### SUPPLIED TEXT

————————

Kesha: My Crazy Beautiful Life is an American documentary television series about the life of singer Kesha. It aired on MTV for two seasons from April 23 to December 18, 2013.

Premise
The first season of Ke$ha: My Crazy Beautiful Life chronicles Kesha as she works through all the drama and adventures in both her personal and professional life over the course of two years, during her Get Sleazy Tour. Filmed by her brother Lagan Sebert and filmmaker Steven Greenstreet, it also encompasses the artist as she creates her second studio album, Warrior, and travels to various countries. Season 2 focuses primarily on Kesha's personal life, family dynamics and her trying to live a normal life during a much needed break from touring.

Cast

Main cast
 Kesha Sebert
 Pebe Sebert, Kesha's, Lagan's and Louie's mother
 Lagan Sebert, Kesha's older brother
 Louie Sebert, Kesha's younger brother

Supporting cast

 Max Bernstein
 Monica Cornia, Kesha's manager
 Rio Sebert, Kesha's three-year-old nephew and Lagan's son.

————————

### DATA SHOWN
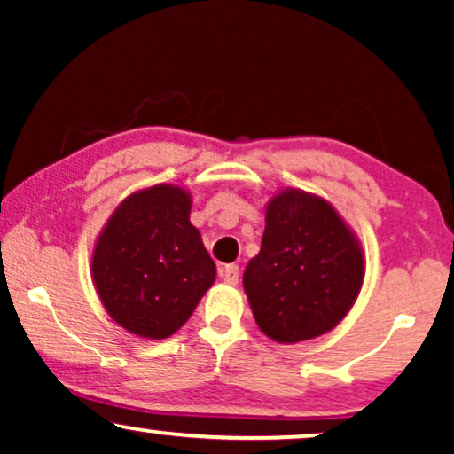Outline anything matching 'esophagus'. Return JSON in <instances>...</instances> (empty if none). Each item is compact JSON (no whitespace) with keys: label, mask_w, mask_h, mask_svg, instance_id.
<instances>
[{"label":"esophagus","mask_w":454,"mask_h":454,"mask_svg":"<svg viewBox=\"0 0 454 454\" xmlns=\"http://www.w3.org/2000/svg\"><path fill=\"white\" fill-rule=\"evenodd\" d=\"M219 275L225 283L235 285L239 281V266L238 264H225L219 269Z\"/></svg>","instance_id":"34e87169"}]
</instances>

————————

### PROBLEM SET
1. Using the series overview, reproduce word for word the passage that begins at the words "Kesha: My Crazy" and ends after the words "break from touring.".
2. Answer these questions from the series overview:
(a) On which network did the series air?
(b) Which filmmaker filmed the first season along with Lagan Sebert?
(c) What is Monica Cornia's role?

### ANSWERS PROVIDED
1.
Kesha: My Crazy Beautiful Life is an American documentary television series about the life of singer Kesha. It aired on MTV for two seasons from April 23 to December 18, 2013.

Premise
The first season of Ke$ha: My Crazy Beautiful Life chronicles Kesha as she works through all the drama and adventures in both her personal and professional life over the course of two years, during her Get Sleazy Tour. Filmed by her brother Lagan Sebert and filmmaker Steven Greenstreet, it also encompasses the artist as she creates her second studio album, Warrior, and travels to various countries. Season 2 focuses primarily on Kesha's personal life, family dynamics and her trying to live a normal life during a much needed break from touring.

2.
(a) MTV
(b) Steven Greenstreet
(c) Kesha's manager